◆ **WHAT IS BEING ASKED**:
Reproduce every one of the following items verbatim, line for line.

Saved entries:
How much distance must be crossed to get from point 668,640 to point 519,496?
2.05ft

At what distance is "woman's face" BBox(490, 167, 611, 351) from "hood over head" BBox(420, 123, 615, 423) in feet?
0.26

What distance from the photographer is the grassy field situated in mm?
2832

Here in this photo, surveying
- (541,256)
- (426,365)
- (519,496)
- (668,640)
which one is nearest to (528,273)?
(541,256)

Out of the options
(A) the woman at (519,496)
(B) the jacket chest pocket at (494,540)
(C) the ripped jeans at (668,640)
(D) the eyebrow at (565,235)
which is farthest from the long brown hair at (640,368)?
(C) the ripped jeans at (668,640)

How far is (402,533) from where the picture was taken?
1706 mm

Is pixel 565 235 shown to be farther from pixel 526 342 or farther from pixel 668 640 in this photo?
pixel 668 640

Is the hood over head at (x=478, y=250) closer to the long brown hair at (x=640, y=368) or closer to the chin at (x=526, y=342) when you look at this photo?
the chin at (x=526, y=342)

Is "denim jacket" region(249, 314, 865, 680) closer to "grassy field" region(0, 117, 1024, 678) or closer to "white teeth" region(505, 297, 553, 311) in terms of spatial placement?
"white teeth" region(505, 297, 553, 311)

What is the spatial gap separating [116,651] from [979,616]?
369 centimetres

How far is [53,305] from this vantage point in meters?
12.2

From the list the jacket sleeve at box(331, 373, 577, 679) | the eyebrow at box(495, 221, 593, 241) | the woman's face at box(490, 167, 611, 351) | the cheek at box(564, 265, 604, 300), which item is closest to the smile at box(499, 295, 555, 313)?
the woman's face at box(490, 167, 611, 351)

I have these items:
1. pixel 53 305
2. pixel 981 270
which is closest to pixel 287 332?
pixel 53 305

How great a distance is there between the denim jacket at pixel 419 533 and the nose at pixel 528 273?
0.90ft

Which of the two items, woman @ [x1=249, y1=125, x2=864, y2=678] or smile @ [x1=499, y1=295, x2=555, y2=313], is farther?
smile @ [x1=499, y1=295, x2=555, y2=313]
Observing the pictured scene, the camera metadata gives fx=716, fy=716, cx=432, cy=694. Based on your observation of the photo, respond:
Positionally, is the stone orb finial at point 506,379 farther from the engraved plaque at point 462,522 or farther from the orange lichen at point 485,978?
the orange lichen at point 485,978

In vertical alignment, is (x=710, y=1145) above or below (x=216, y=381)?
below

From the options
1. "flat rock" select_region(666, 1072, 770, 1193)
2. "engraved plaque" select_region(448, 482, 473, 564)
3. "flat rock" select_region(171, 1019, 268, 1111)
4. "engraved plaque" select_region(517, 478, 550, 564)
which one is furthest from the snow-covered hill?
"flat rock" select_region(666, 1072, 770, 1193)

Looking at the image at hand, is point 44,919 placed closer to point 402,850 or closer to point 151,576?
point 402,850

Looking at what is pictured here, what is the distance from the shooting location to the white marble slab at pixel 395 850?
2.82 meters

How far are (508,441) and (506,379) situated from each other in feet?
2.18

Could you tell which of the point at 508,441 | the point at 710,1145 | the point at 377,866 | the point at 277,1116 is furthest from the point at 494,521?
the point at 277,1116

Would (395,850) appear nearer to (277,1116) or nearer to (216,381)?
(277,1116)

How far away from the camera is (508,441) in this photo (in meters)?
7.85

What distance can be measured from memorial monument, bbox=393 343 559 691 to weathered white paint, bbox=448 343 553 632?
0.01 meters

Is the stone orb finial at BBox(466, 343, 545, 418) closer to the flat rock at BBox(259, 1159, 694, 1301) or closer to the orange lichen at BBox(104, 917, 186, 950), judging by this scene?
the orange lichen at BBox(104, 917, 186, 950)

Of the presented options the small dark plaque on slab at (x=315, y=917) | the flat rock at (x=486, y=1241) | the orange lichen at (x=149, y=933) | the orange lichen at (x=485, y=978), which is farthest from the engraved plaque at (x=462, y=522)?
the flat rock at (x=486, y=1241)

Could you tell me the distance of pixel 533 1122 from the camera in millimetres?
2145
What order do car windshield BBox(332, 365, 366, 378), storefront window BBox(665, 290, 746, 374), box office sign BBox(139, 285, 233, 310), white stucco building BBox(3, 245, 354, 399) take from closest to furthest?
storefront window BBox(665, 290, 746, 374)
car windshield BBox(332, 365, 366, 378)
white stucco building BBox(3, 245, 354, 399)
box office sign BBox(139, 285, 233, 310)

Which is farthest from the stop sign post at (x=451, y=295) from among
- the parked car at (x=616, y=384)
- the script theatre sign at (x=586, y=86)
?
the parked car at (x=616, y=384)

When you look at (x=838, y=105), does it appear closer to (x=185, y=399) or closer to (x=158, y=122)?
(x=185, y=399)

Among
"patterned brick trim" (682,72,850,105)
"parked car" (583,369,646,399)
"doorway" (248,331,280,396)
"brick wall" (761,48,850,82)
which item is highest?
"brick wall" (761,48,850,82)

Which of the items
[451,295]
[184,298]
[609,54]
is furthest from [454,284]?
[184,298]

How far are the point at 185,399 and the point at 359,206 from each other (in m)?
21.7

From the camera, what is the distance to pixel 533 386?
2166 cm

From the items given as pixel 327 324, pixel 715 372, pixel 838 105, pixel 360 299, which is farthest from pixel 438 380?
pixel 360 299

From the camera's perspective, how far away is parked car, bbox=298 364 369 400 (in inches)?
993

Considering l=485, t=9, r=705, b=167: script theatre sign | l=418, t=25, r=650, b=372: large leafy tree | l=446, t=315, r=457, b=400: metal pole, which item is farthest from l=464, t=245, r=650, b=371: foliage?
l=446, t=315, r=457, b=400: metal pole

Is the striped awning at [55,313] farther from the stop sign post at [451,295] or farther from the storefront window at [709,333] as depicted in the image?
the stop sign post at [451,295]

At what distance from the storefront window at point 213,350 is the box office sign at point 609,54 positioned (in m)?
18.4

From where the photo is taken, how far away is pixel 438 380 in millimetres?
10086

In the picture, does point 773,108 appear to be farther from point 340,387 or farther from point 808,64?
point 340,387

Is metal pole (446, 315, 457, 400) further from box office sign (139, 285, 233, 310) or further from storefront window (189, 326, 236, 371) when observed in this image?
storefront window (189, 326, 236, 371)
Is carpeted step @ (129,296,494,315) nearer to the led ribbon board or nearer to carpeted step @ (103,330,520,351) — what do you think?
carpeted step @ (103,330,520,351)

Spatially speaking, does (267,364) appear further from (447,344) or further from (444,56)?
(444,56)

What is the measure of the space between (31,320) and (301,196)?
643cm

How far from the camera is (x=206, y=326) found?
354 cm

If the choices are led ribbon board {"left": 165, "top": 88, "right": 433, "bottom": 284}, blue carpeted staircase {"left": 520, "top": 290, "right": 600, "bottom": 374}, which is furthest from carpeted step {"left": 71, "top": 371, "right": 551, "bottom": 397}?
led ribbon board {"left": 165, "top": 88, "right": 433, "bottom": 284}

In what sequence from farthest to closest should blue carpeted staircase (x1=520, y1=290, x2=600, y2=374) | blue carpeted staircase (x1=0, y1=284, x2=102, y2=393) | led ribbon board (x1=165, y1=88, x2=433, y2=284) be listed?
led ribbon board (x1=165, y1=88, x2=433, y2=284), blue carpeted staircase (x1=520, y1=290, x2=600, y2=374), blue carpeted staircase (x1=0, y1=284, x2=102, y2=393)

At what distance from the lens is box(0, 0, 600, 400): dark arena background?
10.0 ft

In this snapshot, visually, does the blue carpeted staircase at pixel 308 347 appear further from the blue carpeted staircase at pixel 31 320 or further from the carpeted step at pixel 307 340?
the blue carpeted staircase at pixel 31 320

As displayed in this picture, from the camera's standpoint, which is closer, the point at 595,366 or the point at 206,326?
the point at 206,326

◆ **REPLY**:
How much distance must be crossed to get from point 668,640 to point 519,496?
2.05ft

At what distance is "woman's face" BBox(490, 167, 611, 351) from "hood over head" BBox(420, 123, 615, 423) in feet?
0.26

What distance from the photographer is the grassy field situated in mm?
2832

Here in this photo, surveying
- (541,256)
- (426,365)
- (519,496)
- (668,640)
which one is nearest to (528,273)?
(541,256)

Out of the options
(A) the woman at (519,496)
(B) the jacket chest pocket at (494,540)
(C) the ripped jeans at (668,640)
(D) the eyebrow at (565,235)
which is farthest from the long brown hair at (640,368)?
(C) the ripped jeans at (668,640)

How far is (402,533) from where the picture was taken?
1706 mm

Is pixel 565 235 shown to be farther from pixel 526 342 or farther from pixel 668 640 in this photo?
pixel 668 640

Is the hood over head at (x=478, y=250) closer to the long brown hair at (x=640, y=368) or closer to the chin at (x=526, y=342) when you look at this photo?
the chin at (x=526, y=342)

Is "denim jacket" region(249, 314, 865, 680) closer to "grassy field" region(0, 117, 1024, 678) or closer to "white teeth" region(505, 297, 553, 311) in terms of spatial placement?
"white teeth" region(505, 297, 553, 311)

What is the spatial gap separating [116,651] from [979,616]?
369 centimetres

How far is [53,305] from this vantage point in meters?
12.2

From the list the jacket sleeve at box(331, 373, 577, 679) | the eyebrow at box(495, 221, 593, 241) | the woman's face at box(490, 167, 611, 351) | the cheek at box(564, 265, 604, 300), which item is closest to the smile at box(499, 295, 555, 313)?
the woman's face at box(490, 167, 611, 351)

I have these items:
1. pixel 53 305
2. pixel 981 270
which is closest to pixel 287 332?
pixel 53 305

How great a distance is there between the denim jacket at pixel 419 533 and the nose at pixel 528 273?
0.90ft

Which of the two items, woman @ [x1=249, y1=125, x2=864, y2=678] or smile @ [x1=499, y1=295, x2=555, y2=313], is farther?
smile @ [x1=499, y1=295, x2=555, y2=313]
Observing the pictured scene, the camera metadata gives fx=716, fy=716, cx=432, cy=694. Based on your observation of the photo, respond:
Positionally, is the stone orb finial at point 506,379 farther from the engraved plaque at point 462,522 or farther from the orange lichen at point 485,978?
the orange lichen at point 485,978

In vertical alignment, is (x=710, y=1145) above or below (x=216, y=381)?
below

From the options
1. "flat rock" select_region(666, 1072, 770, 1193)
2. "engraved plaque" select_region(448, 482, 473, 564)
3. "flat rock" select_region(171, 1019, 268, 1111)
4. "engraved plaque" select_region(517, 478, 550, 564)
which one is furthest from the snow-covered hill?
"flat rock" select_region(666, 1072, 770, 1193)

Looking at the image at hand, is point 44,919 placed closer to point 402,850 or closer to point 151,576?
point 402,850

Looking at what is pictured here, what is the distance from the shooting location to the white marble slab at pixel 395 850?
2.82 meters

How far are (508,441) and (506,379) situated from each other in feet?
2.18

Could you tell which of the point at 508,441 | the point at 710,1145 | the point at 377,866 | the point at 277,1116 is furthest from the point at 494,521?
the point at 277,1116

Would (395,850) appear nearer to (277,1116) or nearer to (216,381)?
(277,1116)

How far away from the camera is (508,441) in this photo (in meters)?
7.85

What distance can be measured from memorial monument, bbox=393 343 559 691 to weathered white paint, bbox=448 343 553 632?
0.01 meters

Is the stone orb finial at BBox(466, 343, 545, 418) closer to the flat rock at BBox(259, 1159, 694, 1301) or closer to the orange lichen at BBox(104, 917, 186, 950), judging by this scene?
the orange lichen at BBox(104, 917, 186, 950)

Of the presented options the small dark plaque on slab at (x=315, y=917) | the flat rock at (x=486, y=1241) | the orange lichen at (x=149, y=933) | the orange lichen at (x=485, y=978), which is farthest from the engraved plaque at (x=462, y=522)?
the flat rock at (x=486, y=1241)

Could you tell me the distance of pixel 533 1122 from the camera in millimetres?
2145
What order do car windshield BBox(332, 365, 366, 378), storefront window BBox(665, 290, 746, 374), box office sign BBox(139, 285, 233, 310), white stucco building BBox(3, 245, 354, 399) take from closest to furthest?
storefront window BBox(665, 290, 746, 374)
car windshield BBox(332, 365, 366, 378)
white stucco building BBox(3, 245, 354, 399)
box office sign BBox(139, 285, 233, 310)

Which is farthest from the stop sign post at (x=451, y=295) from among
- the parked car at (x=616, y=384)
- the script theatre sign at (x=586, y=86)
?
the parked car at (x=616, y=384)

When you look at (x=838, y=105), does it appear closer to (x=185, y=399) or closer to (x=158, y=122)?
(x=185, y=399)

Among
"patterned brick trim" (682,72,850,105)
"parked car" (583,369,646,399)
"doorway" (248,331,280,396)
"brick wall" (761,48,850,82)
which item is highest?
"brick wall" (761,48,850,82)

Which of the items
[451,295]
[184,298]
[609,54]
is furthest from [454,284]?
[184,298]

How far are the point at 185,399 and the point at 359,206 from each other (in m)?
21.7

From the camera, what is the distance to pixel 533 386?
2166 cm

From the items given as pixel 327 324, pixel 715 372, pixel 838 105, pixel 360 299, which is farthest from pixel 438 380?
pixel 360 299

From the camera's perspective, how far away is parked car, bbox=298 364 369 400 (in inches)?
993

Considering l=485, t=9, r=705, b=167: script theatre sign | l=418, t=25, r=650, b=372: large leafy tree | l=446, t=315, r=457, b=400: metal pole, which item is farthest from l=464, t=245, r=650, b=371: foliage?
l=446, t=315, r=457, b=400: metal pole

Is the striped awning at [55,313] farther from the stop sign post at [451,295] or farther from the storefront window at [709,333] as depicted in the image?
the stop sign post at [451,295]

At what distance from the storefront window at point 213,350 is the box office sign at point 609,54 positioned (in m)?
18.4

From where the photo is taken, how far away is pixel 438 380 in millimetres?
10086

In the picture, does point 773,108 appear to be farther from point 340,387 or farther from point 808,64?
point 340,387

Is metal pole (446, 315, 457, 400) further from box office sign (139, 285, 233, 310) or further from storefront window (189, 326, 236, 371) when observed in this image?
storefront window (189, 326, 236, 371)
Is carpeted step @ (129,296,494,315) nearer to the led ribbon board or nearer to carpeted step @ (103,330,520,351) — what do you think?
carpeted step @ (103,330,520,351)

Spatially speaking, does (267,364) appear further from (447,344) or further from (444,56)?
(444,56)

What is the measure of the space between (31,320) and (301,196)?
643cm

How far from the camera is (x=206, y=326) found?
354 cm

If the choices are led ribbon board {"left": 165, "top": 88, "right": 433, "bottom": 284}, blue carpeted staircase {"left": 520, "top": 290, "right": 600, "bottom": 374}, which is furthest from carpeted step {"left": 71, "top": 371, "right": 551, "bottom": 397}?
led ribbon board {"left": 165, "top": 88, "right": 433, "bottom": 284}

In what sequence from farthest to closest should blue carpeted staircase (x1=520, y1=290, x2=600, y2=374) | blue carpeted staircase (x1=0, y1=284, x2=102, y2=393) | led ribbon board (x1=165, y1=88, x2=433, y2=284) be listed?
led ribbon board (x1=165, y1=88, x2=433, y2=284), blue carpeted staircase (x1=520, y1=290, x2=600, y2=374), blue carpeted staircase (x1=0, y1=284, x2=102, y2=393)

At what distance from the lens is box(0, 0, 600, 400): dark arena background?
10.0 ft

In this snapshot, visually, does the blue carpeted staircase at pixel 308 347 appear further from the blue carpeted staircase at pixel 31 320 or further from the carpeted step at pixel 307 340?
the blue carpeted staircase at pixel 31 320

As displayed in this picture, from the camera's standpoint, which is closer, the point at 595,366 or the point at 206,326?
the point at 206,326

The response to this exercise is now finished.